Max-Severity RCE Patched in HPE OneView (CVE-2025-37164)

[Update] January 9, 2026: CISA Adds HPE OneView Bug CVE-2025-37164 to the KEV Catalog

Hewlett Packard Enterprise (HPE) has recently addressed a serious security issue affecting its OneView software, a platform widely used to manage and automate IT infrastructure from a centralized interface. The flaw, tracked as CVE-2025-37164 and rated maximum severity, allows an attacker to execute code remotely without authentication under certain conditions.

This blog aims to answer what the vulnerability is, which versions are affected, how exploitation could impact enterprise environments, and what actions administrators should take next.

What Is CVE-2025-37164?

According to HPE, CVE-2025-37164 (CVSS 10.0) could allow an unauthenticated attacker to achieve Remote Code Execution (RCE). In practical terms, this means an attacker could potentially run arbitrary commands on the affected system without valid credentials.

A CVSS score of 10.0 reflects a combination of factors: a network-based attack vector, low attack complexity, no required privileges, and high impact on confidentiality, integrity, and availability. Vulnerabilities with this rating are typically prioritized for immediate remediation because successful exploitation could result in full system compromise.

Which HPE OneView Versions Are Affected?

HPE has confirmed that all versions of OneView up to and including v10.20 are impacted. Version 11.00 resolves the issue fully.

For organizations that cannot immediately upgrade, HPE has released security hotfixes applicable to versions 5.20 through 10.20, covering both the OneView virtual appliance and HPE Synergy Composer variants.

How Could the HPE OneView Vulnerability Impact Enterprise Environments?

OneView is often deployed in environments managing servers, storage, and networking at scale.
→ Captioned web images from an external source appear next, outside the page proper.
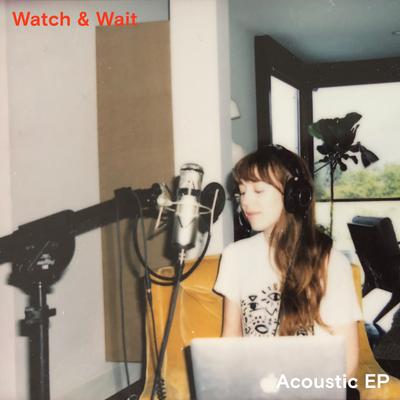 Watch & Wait (Acoustic)'s cover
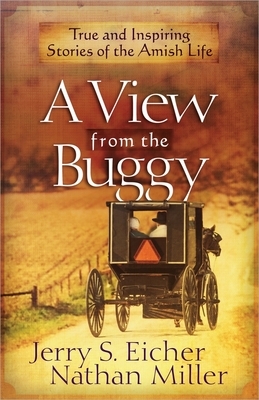 A View from the Buggy by Jerry S. Eicher, Nathan Miller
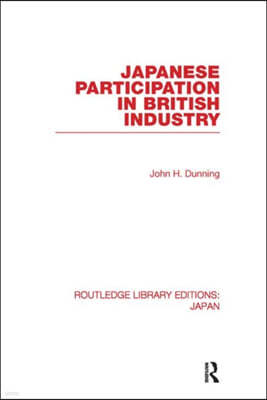 Japanese Participation in British Industry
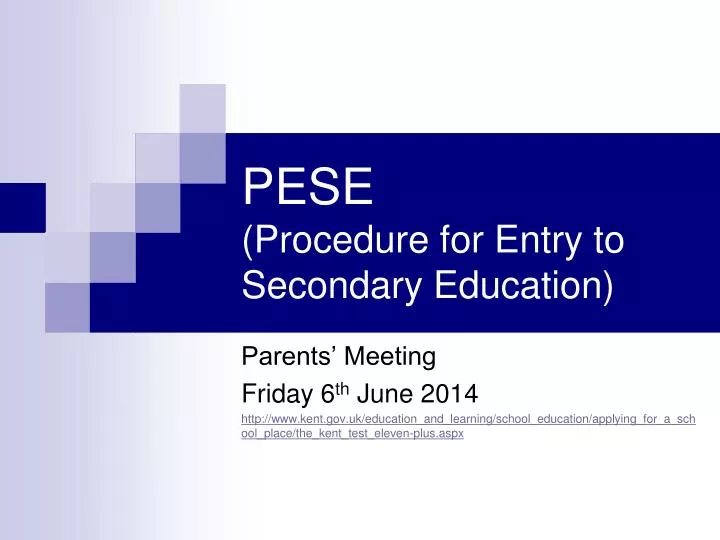 pese procedure for entry to secondary education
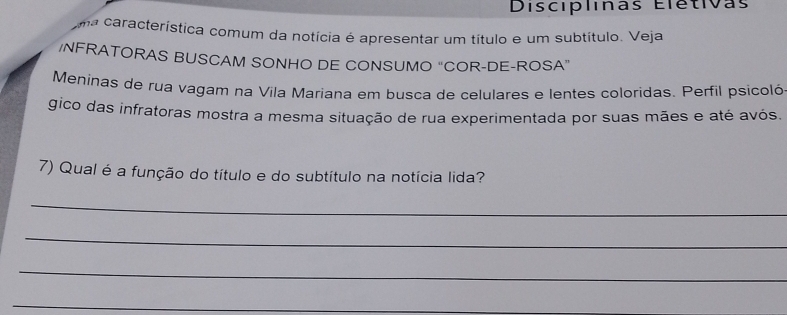 Discíplinas Elétivas 
ma característica comum da notícia é apresentar um título e um subtítulo. Veja 
/NFRATORAS BUSCAM SONHO DE CONSUMO “COR-DE-ROSA” 
Meninas de rua vagam na Vila Mariana em busca de celulares e lentes coloridas. Perfil psicoló 
gico das infratoras mostra a mesma situação de rua experimentada por suas mães e até avós. 
7) Qual é a função do título e do subtítulo na notícia lida? 
_ 
_ 
_ 
_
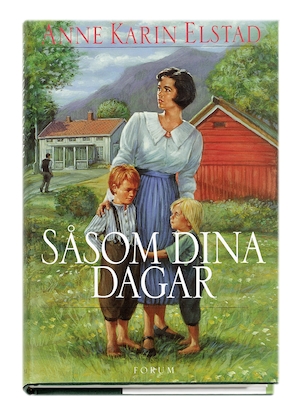 Såsom dina dagar / Anne Karin Elstad ; översättning: Ragna Essén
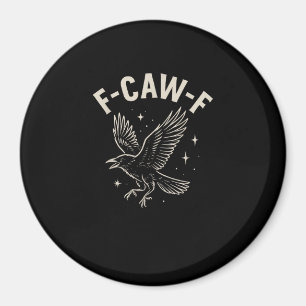 Krähe F-Caw-F Lustiger Vogel Mond Gothic Erwachsen Magnet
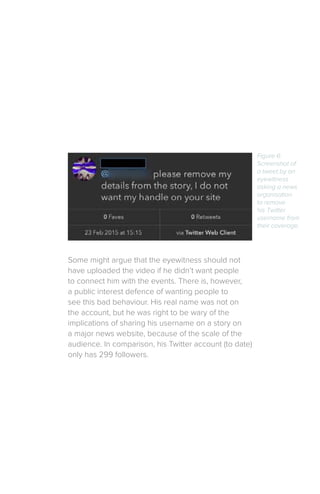Some might argue that the eyewitness should not
have uploaded the video if he didn’t want people
to connect him with the events. There is, however,
a public interest defence of wanting people to
see this bad behaviour. His real name was not on
the account, but he was right to be wary of the
implications of sharing his username on a story on
a major news website, because of the scale of the
audience. In comparison, his Twitter account (to date)
only has 299 followers.
Figure 6:
Screenshot of
a tweet by an
eyewitness
asking a news
organisation
to remove
his Twitter
username from
their coverage.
If exploited, CVE-2025-37164 could allow attackers to:

• Gain unauthorized control over infrastructure management systems
• Modify configurations or deploy malicious workloads
• Disrupt availability of critical services

Because OneView operates with elevated control over infrastructure components, the downstream impact could extend beyond the management layer.

Is There Evidence of Active Exploitation?

CISA has added the critical CVE-2025-37164 vulnerability in HPE OneView to its Known Exploited Vulnerabilities (KEV) catalog, citing evidence of active exploitation. In December, eSentire published a Proof-of-Concept (PoC) exploit for this vulnerability, warning that public PoC availability significantly increases risk for organizations running versions prior to 11.0.

Federal agencies are advised to apply the required fixes by January 28, 2026, in line with Binding Operational Directive 22-01.

How Can Security Teams Improve Visibility Around Similar Risks?

Beyond patching, organizations benefit from better visibility into how critical vulnerabilities emerge and whether they affect exposed assets. SOCRadar’s Cyber Threat Intelligence (CTI) and Attack Surface Management (ASM) capabilities support this effort.

Solutions like SOCRadar help teams track newly disclosed CVEs, related threat activity, and potential exposure across their external attack surface. The CTI module delivers context around exploitation trends, while ASM continuously maps internet-facing assets to identify systems that may be impacted by high-severity issues such as CVE-2025-37164.

What Should You Do Next?

HPE recommends applying the provided security hotfixes or upgrading directly to OneView 11.00. Administrators should also note that certain upgrade paths and Synergy Composer reimaging processes require the hotfix to be reapplied. Alongside patching, organizations may benefit from reviewing network exposure and monitoring for unusual activity related to management interfaces.

For full details and official remediation guidance, refer to HPE’s security bulletin.